The $200 million deal with California, however, is no stranger to such regulatory challenges for sharing giants. Because they just went through a regulatory battle in California two years ago. In total, the giants invested $200 million to pursue an ongoing lawsuit with the California government. After the failure of the lawsuit, there was a lot of publicity and lobbying, and finally successfully won the regulatory exemption in the referendum.

In April 2018, in a labor lawsuit filed by delivery company Dynamex and its delivery drivers, the California Supreme Court unanimously ruled against Dynamax, arguing that they misdefined their drivers as independent contractors, depriving the latter of their rights in the labor bill. Drivers are required to enjoy the labor benefits and benefits stipulated by California law for normal employees.

The California Supreme Court also determined whether a worker belongs to an independent contract worker "ABC test": (a) when a worker is engaged in work (with or without a work contract), it is not under the control and guidance of the employing entity; (B) the work that the worker does is outside the day-to-day business scope of the employing entity; and (C) the worker usually engages in this kind of work, with independent operation and trade, occupation or business. Three criteria must be met at the same time in order to be recognized as a contract worker.

Affected by the penalty, the California House of Representatives passed the AB 5 Act in September 2019, which was sent to Newson, California, for signature and formally implemented in January 2020. The AB 5 state law incorporates the above ABC test into law as a formal criterion for determining whether a worker is a contract worker. The bill was basically led unilaterally by members of the main Party, and only one Republican state senator voted for it.
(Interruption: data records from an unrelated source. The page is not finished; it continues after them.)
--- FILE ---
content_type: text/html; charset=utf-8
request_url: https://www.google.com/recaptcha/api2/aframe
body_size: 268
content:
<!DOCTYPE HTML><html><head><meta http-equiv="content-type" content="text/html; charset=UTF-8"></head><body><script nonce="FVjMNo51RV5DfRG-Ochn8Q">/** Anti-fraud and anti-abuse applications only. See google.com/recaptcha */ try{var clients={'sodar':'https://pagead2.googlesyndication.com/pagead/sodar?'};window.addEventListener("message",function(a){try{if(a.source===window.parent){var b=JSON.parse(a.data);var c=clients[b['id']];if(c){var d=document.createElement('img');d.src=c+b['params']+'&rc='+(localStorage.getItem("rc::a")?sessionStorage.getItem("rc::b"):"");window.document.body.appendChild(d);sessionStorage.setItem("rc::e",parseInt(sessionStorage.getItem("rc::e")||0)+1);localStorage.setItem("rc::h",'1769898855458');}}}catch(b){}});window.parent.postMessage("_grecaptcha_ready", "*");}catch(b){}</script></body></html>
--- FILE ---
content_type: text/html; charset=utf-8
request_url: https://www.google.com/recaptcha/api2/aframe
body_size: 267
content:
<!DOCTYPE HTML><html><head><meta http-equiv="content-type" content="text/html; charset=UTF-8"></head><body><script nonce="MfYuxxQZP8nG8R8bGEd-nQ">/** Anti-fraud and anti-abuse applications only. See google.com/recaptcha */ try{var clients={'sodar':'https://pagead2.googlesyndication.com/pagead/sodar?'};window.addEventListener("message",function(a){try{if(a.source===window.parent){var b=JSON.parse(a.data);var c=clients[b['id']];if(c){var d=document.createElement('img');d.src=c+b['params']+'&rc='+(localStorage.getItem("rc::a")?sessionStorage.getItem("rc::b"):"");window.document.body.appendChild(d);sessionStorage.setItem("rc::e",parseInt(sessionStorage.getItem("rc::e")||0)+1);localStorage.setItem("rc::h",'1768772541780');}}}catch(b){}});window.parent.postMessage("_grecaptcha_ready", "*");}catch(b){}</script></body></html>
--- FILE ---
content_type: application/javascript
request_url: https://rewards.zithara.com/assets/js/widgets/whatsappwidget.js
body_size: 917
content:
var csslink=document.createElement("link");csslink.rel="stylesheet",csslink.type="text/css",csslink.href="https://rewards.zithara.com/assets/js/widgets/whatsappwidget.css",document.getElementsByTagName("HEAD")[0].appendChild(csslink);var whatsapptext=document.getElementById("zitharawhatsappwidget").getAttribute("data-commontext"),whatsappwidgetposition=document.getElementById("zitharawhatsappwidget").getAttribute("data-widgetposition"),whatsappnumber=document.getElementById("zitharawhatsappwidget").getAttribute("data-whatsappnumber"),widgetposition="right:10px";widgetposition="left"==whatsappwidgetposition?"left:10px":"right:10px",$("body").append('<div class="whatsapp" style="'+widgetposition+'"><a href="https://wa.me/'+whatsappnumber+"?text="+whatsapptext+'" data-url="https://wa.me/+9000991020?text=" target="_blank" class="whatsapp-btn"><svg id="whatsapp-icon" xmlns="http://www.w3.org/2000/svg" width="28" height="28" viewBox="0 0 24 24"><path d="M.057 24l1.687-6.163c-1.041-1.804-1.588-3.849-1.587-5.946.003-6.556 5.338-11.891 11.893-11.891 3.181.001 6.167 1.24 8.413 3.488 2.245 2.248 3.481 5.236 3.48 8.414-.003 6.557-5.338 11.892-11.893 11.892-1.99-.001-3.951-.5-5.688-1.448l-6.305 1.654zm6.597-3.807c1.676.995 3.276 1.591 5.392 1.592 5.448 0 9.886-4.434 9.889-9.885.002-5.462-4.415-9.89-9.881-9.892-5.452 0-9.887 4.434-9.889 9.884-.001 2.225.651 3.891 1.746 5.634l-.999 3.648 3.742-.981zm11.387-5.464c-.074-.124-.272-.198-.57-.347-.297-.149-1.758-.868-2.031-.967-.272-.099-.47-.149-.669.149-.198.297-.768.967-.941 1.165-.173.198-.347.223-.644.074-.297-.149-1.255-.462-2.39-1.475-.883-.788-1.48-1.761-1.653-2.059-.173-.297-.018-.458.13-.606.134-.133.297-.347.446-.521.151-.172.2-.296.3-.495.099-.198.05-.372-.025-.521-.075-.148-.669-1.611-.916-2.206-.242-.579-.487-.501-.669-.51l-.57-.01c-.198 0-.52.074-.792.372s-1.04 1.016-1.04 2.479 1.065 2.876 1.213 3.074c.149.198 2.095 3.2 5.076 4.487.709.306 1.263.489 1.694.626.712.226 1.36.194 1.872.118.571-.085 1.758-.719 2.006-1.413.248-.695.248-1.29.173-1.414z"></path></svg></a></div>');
Why is the California government so determined to turn online dating drivers into full-time drivers? On the one hand, it is to protect the basic rights and interests of vulnerable groups of workers, and trade unions directly determine the direction of the vote; on the other hand, they also hope to increase taxes for the California government. Uber, Lyft, Doordash, Instacart, Postmates, if all five companies comply with the state's new labor law, it will add nearly a million full-time employees (in the case of one driver signing up for multiple platforms), which means an increase in payroll tax (Payroll Tax) for nearly a million people in California.

Obviously, sharing economy giants such as Uber and Lyft are unwilling to accept this new rule, let alone give up the online dating model on which they rely for survival. If drivers are counted as regular employees, Uber and Lyft have become taxi companies in California called App hire, which buy expensive health insurance for hundreds of thousands of online drivers, offering minimum wage, overtime pay and sick leave. Similarly, online delivery companies such as DoorDash and Postmates also have to maintain a costly team of takeout staff.

From 2019 to 2020, several giants of the sharing economy, such as Uber, Lyft, Instacart and DoorDash, refused to comply with California's New Labor Law and filed an one-year lawsuit against the municipalities of San Francisco, Los Angeles and the California government. On the one hand, a total of nearly $200 million has been invested, from social media to online platforms to offline advertising, and a great deal of publicity and lobbying has been carried out in California to launch a referendum proposal, Prop 22, calling on California electors to agree to grant them exemptions from the new labor law.

Companies such as Uber and Lyft stressed that the new labor law would destroy online dating and sharing economy industries, leading to a sharp rise in the price of takeout for California consumers, even threatening to withdraw from the California market. Before that, the two online dating companies had pulled out of the Austin, Texas market for a year. In the California referendum in November 2020, 58.6% of voters supported exempting the giants of the sharing economy from treating contracted drivers as regular employees. These sharing economy giants have also kept their business models without having to "make good on their promises" to withdraw from the California market where they are headquartered.